YOUR OBJECTIVE
The line with "Giraffe With Glasses" marks the first line to copy, and the line with "New 2013 Target" marks the last. Transcribe that stretch of the data below exactly, without pictures.

INPUT
↓↓↓

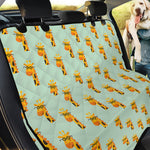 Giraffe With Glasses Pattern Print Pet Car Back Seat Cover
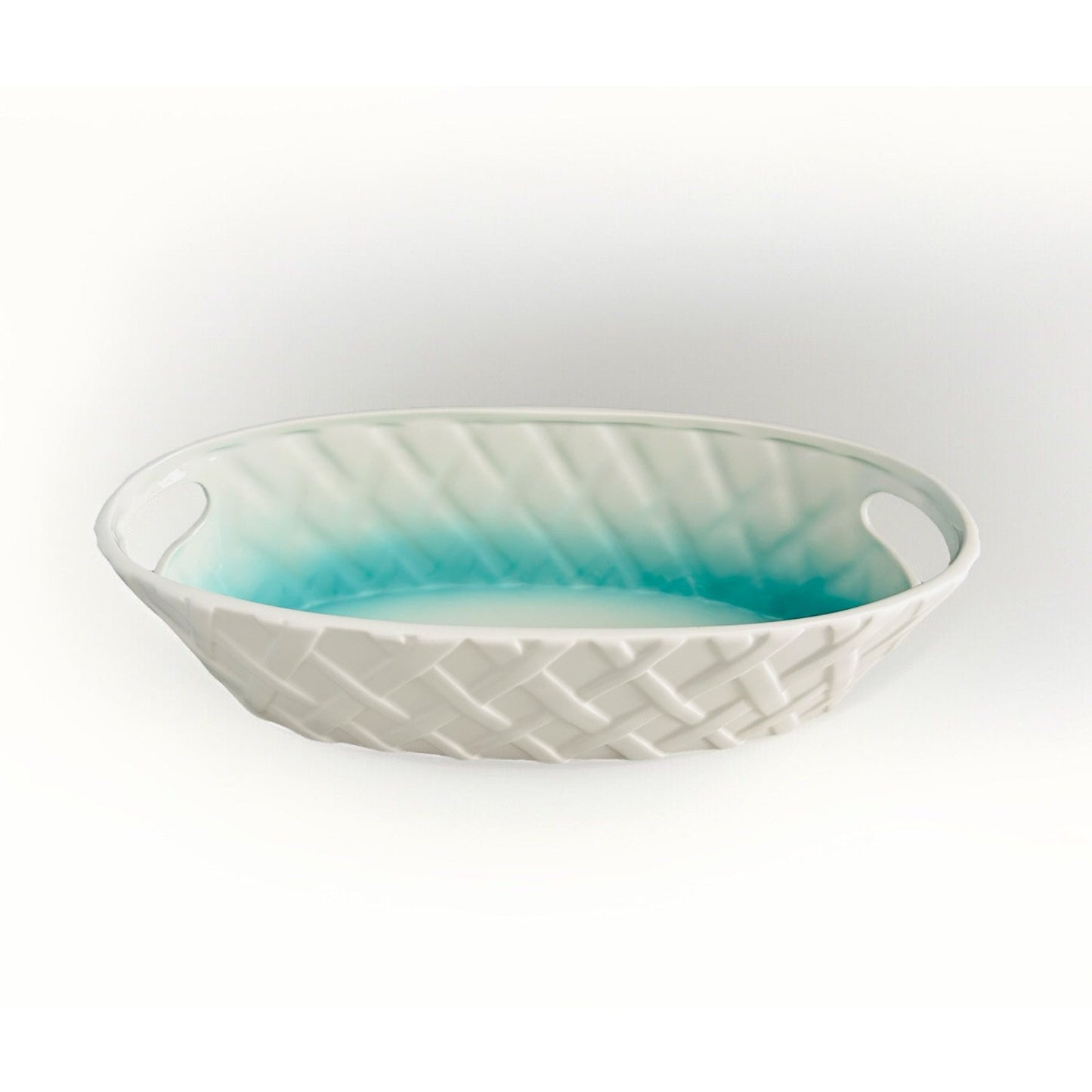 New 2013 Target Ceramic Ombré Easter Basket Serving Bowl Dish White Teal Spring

↑↑↑
↓↓↓

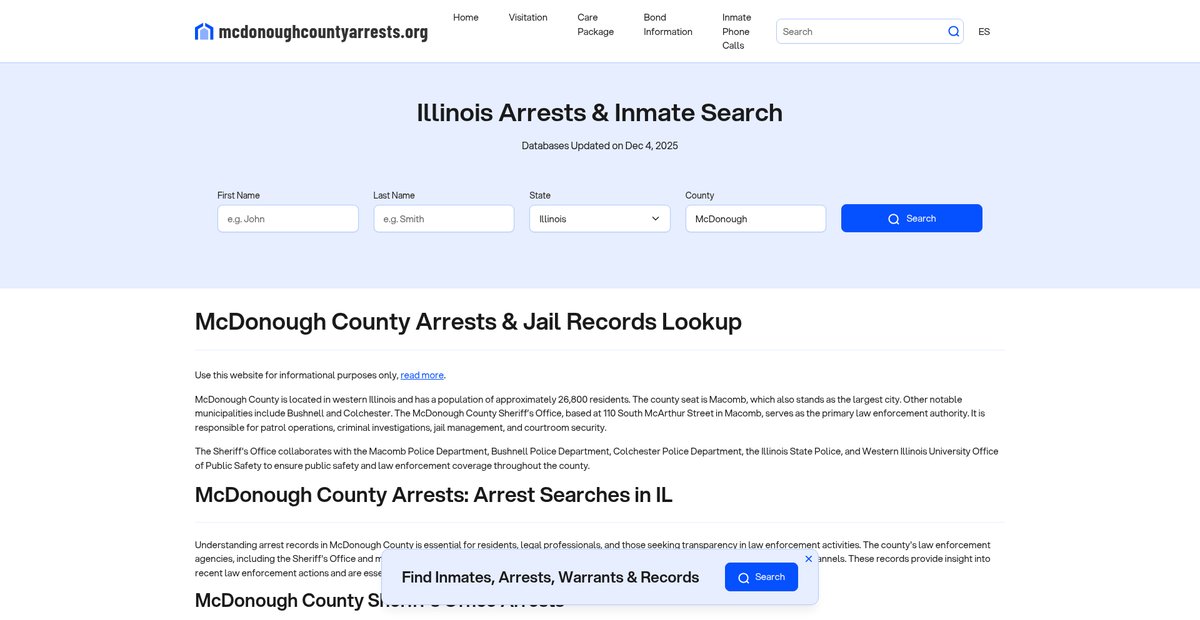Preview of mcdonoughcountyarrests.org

↑↑↑

RESULT OF THIS EXERCISE
 Giraffe With Glasses Pattern Print Pet Car Back Seat Cover
 New 2013 Target Ceramic Ombré Easter Basket Serving Bowl Dish White Teal Spring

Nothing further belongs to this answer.